“There will be no climate-neutral cities without boosting biking infrastructure,” warned European Commission’s vice-president Frans Timmermans on 9 March.
Speaking in Brussels at the Cycling Industries Europe Summit, Timmermans—the EU executive in charge of the European Green Deal—said the funding of cycling should be considered a EU-wide matter rather than for national and local politicians.
“All European finance instruments must be geared towards [the] goal of doubling the number of bike lanes,” he stressed.

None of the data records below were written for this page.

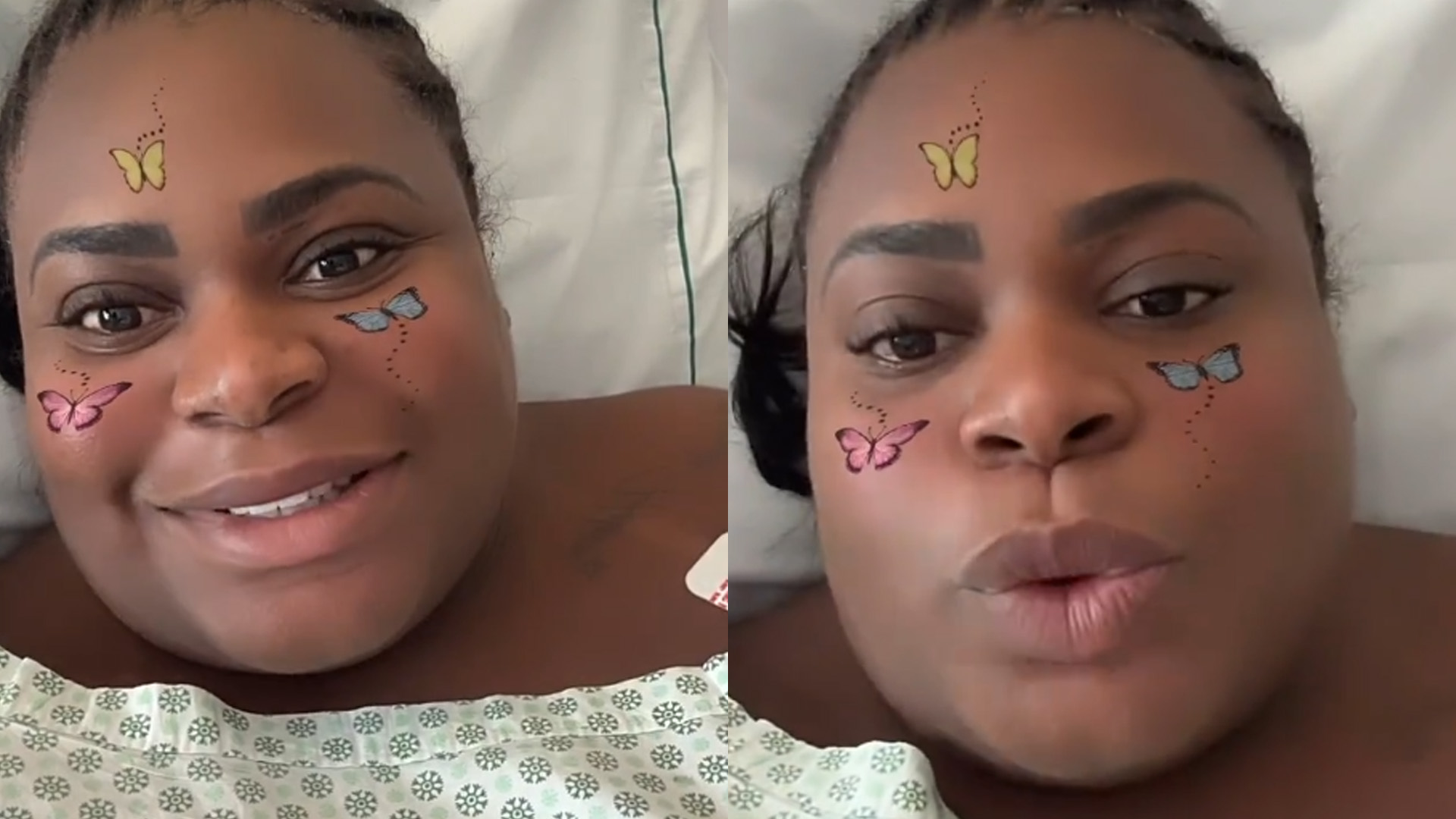 Jojo Todynho reaparece após cirurgia bariátrica e explica mudança de ideia: “Não contei”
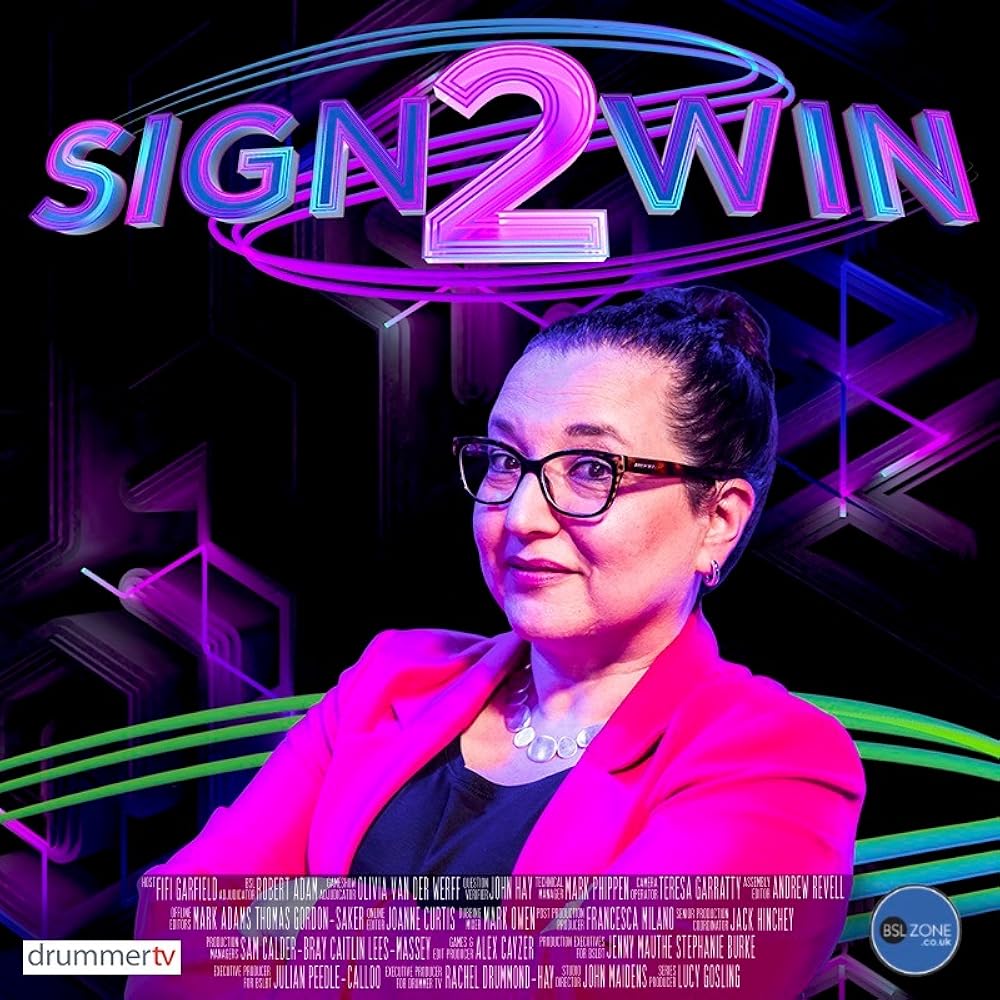 Sign2Win (2022)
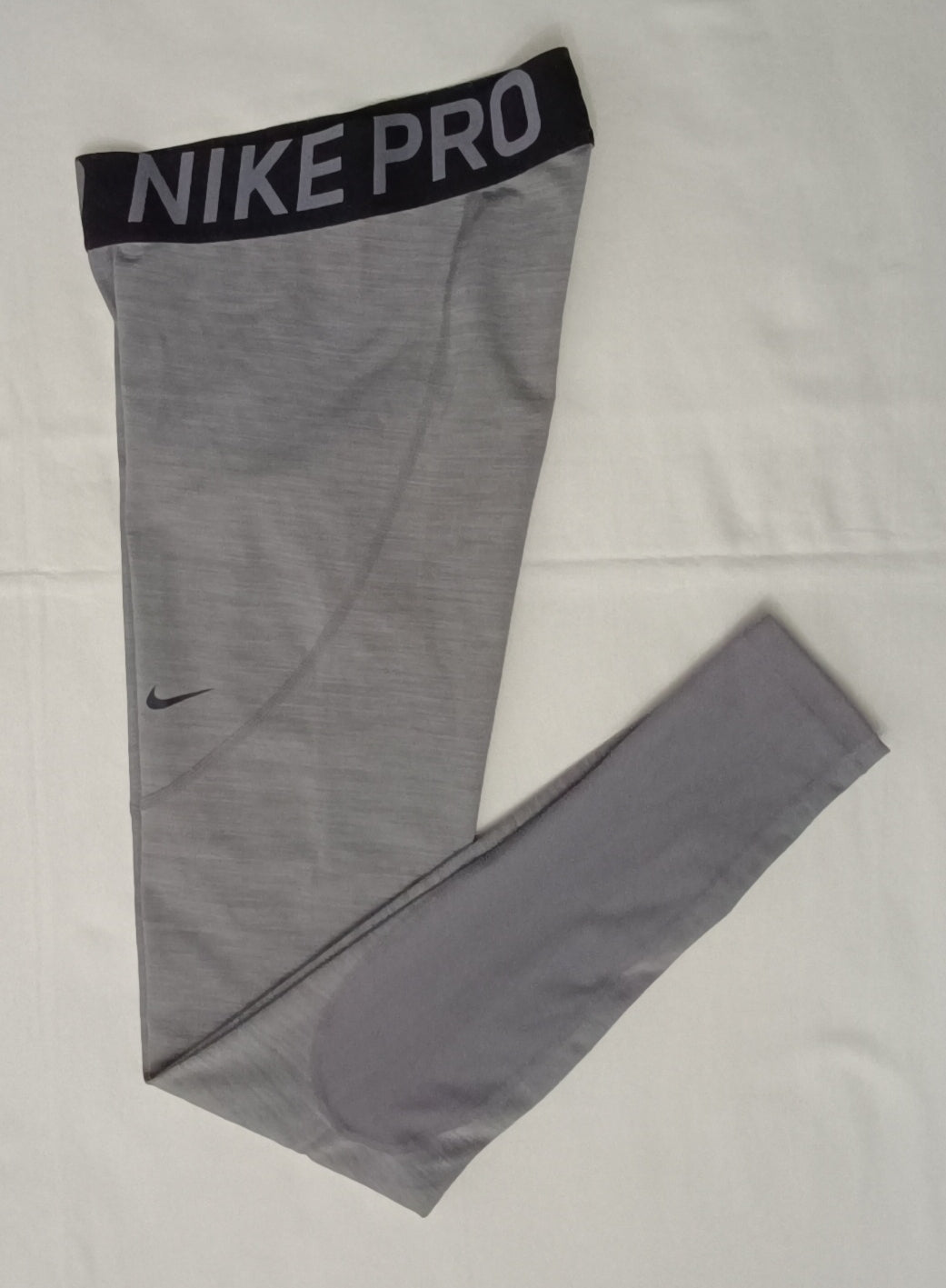 (ДАМСКО) (XS) Nike PRO DRI-FIT Tights клин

These include regional funds, the Social Climate Fund, and the Commission’s plan to have 100 climate-neutral cities across Europe.
“If we want to keep this planet in balance and if we want to address the energy crisis, we must continue to promote cycling across the whole of Europe,” he said.
European regional funds provided over $2 billion to build cycleways and footpaths across Europe in 2020, up from $700 million in the previous funding period.
In February, the European Parliament passed a resolution on developing an EU cycling strategy which has a 17-point plan to double the amount of cycling throughout Europe.
Cycling, says the plan, is “essential for achieving the EU’s climate and pollution reduction objectives and for delivering on its ambitions in the EU ‘Save Energy’ and REPowerEU initiatives.”
Later in the year, the Commission will propose a European Declaration on Cycling and will invite the European Parliament and Council to sign up for it.
This Declaration, said Timmermans, will be a “strategic compass” for European funding and policies going forward.
“In [the] Declaration, we will propose easy-to-understand principles to boost biking, and that will guide future action at EU level. We will flesh out how our concrete rules and funding instruments, both old and new, should deliver to put these principles into practice so that our citizens not only enjoy the right on paper to more cycling but also get the measures and tools to ensure that that right becomes a reality.”